Se non si eliminano gli sprechi, non si può pensare al futuro
Il fallimento dell’Azienda trasporti è dietro l’angolo. E lo sarà sempre, se non si pensa a fare i conti con i costi di gestione. Lo dice oggi in una nota il consigliere comunale Pd Paolo Saglimbeni. «Prima di pensare a coprire perdite pregresse – spiega Saglimbeni – , addirittura accendendo mutui, o a seppure condivisibili e indispensabili investimenti, come l’acquisto di 32 autobus, bisogna dimostrare come si eliminano gli sprechi della gestione, altrimenti si rivedranno film già visti, come quando l’ex sindaco Providenti trasferì circa 200 miliardi delle vecchie lire inghiottiti in un baleno. O quando, acquistati nuovi autobus si scoprì che in città ne giravano sempre 30 con un costo sbalorditivo di 30 milioni di euro, perché nel frattempo altri mezzi erano stati messi fuori uso.»
Devono essere l’assessore Melino Capone e il commissario Domenico Manna a «prendere il toro per le corna e far loro un piano di rilancio, gli aziendali non sono più credibili».

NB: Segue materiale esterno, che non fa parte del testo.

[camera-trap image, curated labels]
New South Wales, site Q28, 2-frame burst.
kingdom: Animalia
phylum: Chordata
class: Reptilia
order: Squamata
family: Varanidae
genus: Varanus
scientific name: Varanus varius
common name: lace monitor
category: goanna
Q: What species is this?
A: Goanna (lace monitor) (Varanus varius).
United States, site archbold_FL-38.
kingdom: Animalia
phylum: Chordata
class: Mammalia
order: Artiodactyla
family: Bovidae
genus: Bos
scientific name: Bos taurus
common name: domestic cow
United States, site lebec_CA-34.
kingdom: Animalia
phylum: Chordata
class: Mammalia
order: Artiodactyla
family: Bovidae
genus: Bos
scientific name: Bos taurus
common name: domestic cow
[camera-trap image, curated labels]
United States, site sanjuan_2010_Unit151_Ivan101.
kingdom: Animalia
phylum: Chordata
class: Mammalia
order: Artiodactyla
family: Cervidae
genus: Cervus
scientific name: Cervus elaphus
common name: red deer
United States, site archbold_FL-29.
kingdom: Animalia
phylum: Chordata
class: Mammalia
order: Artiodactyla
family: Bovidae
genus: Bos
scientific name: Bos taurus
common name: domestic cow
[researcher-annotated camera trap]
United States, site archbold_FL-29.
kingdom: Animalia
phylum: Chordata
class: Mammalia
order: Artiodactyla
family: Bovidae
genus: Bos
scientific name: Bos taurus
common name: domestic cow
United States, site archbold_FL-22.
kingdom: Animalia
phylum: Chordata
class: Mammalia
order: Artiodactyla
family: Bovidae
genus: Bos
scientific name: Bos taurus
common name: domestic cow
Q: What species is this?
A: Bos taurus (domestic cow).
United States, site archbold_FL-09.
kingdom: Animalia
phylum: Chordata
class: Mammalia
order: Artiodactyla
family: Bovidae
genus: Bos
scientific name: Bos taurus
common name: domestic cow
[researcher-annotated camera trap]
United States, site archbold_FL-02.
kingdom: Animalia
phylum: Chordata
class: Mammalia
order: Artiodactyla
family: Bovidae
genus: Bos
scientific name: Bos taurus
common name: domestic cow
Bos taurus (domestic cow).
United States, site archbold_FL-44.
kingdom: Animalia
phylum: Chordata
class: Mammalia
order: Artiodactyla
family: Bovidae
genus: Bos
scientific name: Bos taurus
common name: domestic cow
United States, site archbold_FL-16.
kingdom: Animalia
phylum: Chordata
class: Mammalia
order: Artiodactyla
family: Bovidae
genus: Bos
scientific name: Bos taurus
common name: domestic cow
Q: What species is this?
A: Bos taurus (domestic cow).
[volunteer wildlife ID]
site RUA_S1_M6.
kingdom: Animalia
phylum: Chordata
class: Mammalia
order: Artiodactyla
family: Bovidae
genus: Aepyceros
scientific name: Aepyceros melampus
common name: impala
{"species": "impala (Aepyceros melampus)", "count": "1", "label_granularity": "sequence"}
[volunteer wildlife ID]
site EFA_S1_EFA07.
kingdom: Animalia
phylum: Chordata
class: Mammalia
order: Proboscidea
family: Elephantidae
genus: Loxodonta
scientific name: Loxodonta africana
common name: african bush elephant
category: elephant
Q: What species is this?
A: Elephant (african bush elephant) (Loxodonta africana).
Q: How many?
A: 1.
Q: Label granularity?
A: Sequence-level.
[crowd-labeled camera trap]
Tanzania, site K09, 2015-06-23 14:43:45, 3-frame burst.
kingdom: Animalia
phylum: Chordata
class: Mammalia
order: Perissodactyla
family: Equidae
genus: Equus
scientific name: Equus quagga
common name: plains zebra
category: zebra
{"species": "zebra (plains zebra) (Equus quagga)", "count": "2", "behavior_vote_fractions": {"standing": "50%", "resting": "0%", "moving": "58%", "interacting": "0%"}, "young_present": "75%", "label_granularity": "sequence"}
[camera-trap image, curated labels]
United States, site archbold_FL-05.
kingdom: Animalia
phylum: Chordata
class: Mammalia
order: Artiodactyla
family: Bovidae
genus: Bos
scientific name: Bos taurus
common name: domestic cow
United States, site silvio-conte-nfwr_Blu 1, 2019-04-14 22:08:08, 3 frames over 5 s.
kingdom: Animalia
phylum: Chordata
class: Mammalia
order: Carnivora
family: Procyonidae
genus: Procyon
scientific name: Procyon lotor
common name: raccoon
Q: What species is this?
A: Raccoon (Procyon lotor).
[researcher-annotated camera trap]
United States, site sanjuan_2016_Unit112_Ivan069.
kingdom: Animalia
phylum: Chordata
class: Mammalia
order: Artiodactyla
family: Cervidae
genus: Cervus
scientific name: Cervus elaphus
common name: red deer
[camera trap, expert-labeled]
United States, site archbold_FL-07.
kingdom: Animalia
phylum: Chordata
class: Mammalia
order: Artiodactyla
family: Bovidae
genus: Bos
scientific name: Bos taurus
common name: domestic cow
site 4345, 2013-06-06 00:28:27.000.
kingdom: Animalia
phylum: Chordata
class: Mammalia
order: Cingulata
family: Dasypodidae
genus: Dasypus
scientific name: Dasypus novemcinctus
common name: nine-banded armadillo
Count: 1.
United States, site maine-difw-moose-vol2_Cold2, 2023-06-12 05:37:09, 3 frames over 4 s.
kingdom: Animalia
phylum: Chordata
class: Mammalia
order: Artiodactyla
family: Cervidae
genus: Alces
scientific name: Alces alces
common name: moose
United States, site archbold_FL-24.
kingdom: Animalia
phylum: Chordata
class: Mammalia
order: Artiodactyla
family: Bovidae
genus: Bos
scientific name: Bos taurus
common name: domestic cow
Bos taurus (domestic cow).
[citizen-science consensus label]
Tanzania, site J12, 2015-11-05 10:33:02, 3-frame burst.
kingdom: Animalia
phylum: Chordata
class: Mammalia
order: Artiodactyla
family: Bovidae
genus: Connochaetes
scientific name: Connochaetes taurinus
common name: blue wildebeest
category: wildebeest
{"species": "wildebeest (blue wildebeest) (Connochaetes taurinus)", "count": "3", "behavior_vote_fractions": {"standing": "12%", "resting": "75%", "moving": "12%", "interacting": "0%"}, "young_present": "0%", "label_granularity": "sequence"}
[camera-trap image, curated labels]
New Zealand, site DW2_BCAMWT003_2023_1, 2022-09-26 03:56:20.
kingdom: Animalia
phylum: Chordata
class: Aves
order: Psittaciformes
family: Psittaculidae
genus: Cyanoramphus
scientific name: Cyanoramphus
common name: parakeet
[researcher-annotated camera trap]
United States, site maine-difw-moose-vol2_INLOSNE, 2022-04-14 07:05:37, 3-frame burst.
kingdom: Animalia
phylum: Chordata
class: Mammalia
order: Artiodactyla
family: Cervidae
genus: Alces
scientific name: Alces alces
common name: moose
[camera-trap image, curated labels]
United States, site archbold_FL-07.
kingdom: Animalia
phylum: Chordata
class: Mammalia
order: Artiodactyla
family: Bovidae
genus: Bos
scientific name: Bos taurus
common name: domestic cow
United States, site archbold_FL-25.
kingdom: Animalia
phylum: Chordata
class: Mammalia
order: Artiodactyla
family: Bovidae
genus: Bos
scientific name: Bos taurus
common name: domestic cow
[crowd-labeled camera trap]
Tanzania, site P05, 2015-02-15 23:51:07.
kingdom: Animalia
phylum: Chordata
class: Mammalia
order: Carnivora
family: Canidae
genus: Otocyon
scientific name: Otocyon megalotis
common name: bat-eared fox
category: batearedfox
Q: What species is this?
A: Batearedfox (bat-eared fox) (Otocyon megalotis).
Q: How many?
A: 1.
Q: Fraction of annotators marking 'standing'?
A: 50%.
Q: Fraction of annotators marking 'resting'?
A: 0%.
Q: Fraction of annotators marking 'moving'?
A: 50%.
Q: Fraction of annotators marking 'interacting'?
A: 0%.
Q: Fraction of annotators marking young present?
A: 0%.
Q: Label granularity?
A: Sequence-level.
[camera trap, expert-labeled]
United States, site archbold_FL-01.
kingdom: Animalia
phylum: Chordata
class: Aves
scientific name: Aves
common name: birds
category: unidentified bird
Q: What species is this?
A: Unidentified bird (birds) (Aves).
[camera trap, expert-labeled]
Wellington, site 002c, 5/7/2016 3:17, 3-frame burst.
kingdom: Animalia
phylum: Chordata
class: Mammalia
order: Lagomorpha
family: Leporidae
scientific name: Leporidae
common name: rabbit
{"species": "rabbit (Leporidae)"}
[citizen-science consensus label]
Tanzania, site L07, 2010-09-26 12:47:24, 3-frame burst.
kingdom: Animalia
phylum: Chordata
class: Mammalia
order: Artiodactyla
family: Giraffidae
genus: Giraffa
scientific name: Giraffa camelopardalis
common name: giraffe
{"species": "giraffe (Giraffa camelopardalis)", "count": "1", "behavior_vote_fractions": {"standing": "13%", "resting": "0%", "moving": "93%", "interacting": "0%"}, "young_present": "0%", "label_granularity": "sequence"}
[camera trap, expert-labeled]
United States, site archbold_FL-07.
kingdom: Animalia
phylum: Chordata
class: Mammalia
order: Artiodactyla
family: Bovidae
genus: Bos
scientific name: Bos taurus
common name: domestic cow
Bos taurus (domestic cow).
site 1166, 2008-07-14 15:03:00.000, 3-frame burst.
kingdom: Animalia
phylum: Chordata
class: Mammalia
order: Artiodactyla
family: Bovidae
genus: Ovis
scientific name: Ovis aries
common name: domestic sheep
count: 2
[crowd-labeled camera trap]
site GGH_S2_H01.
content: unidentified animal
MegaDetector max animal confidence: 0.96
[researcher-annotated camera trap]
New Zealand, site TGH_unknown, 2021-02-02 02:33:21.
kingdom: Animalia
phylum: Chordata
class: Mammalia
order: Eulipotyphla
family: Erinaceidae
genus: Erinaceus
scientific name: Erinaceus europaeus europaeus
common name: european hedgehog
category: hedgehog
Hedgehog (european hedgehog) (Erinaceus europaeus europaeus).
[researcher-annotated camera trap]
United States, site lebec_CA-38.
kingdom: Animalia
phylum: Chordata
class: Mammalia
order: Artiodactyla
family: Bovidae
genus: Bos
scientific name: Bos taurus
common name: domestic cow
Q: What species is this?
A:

E qui Saglimbeni va giù pesante: «Bisognerà dimostrare che si sta pensando a come riorganizzare il personale trasferendo gli amministrativi in soprannumero ad altre mansioni, impegnare chi passeggia, cambiare il modo di fare i turni, pensando più all’utenza che all’incremento degli straordinari, ridurre i costi in officina migliorandone l’efficienza, rientrare nei parametri regionali nel rapporto tra costo del carburante e chilometri percorsi (quelli reali, non quelli dichiarati) e via dicendo».
«Senza questi passaggi – conclude il consigliere – qualunque misura proposta sarà certamente bocciata dal Consiglio comunale e presa di mira dalla Corte dei Conti. Meglio quindi girar pagina veramente visto che non si sa già come pagare gli stipendi di settembre.»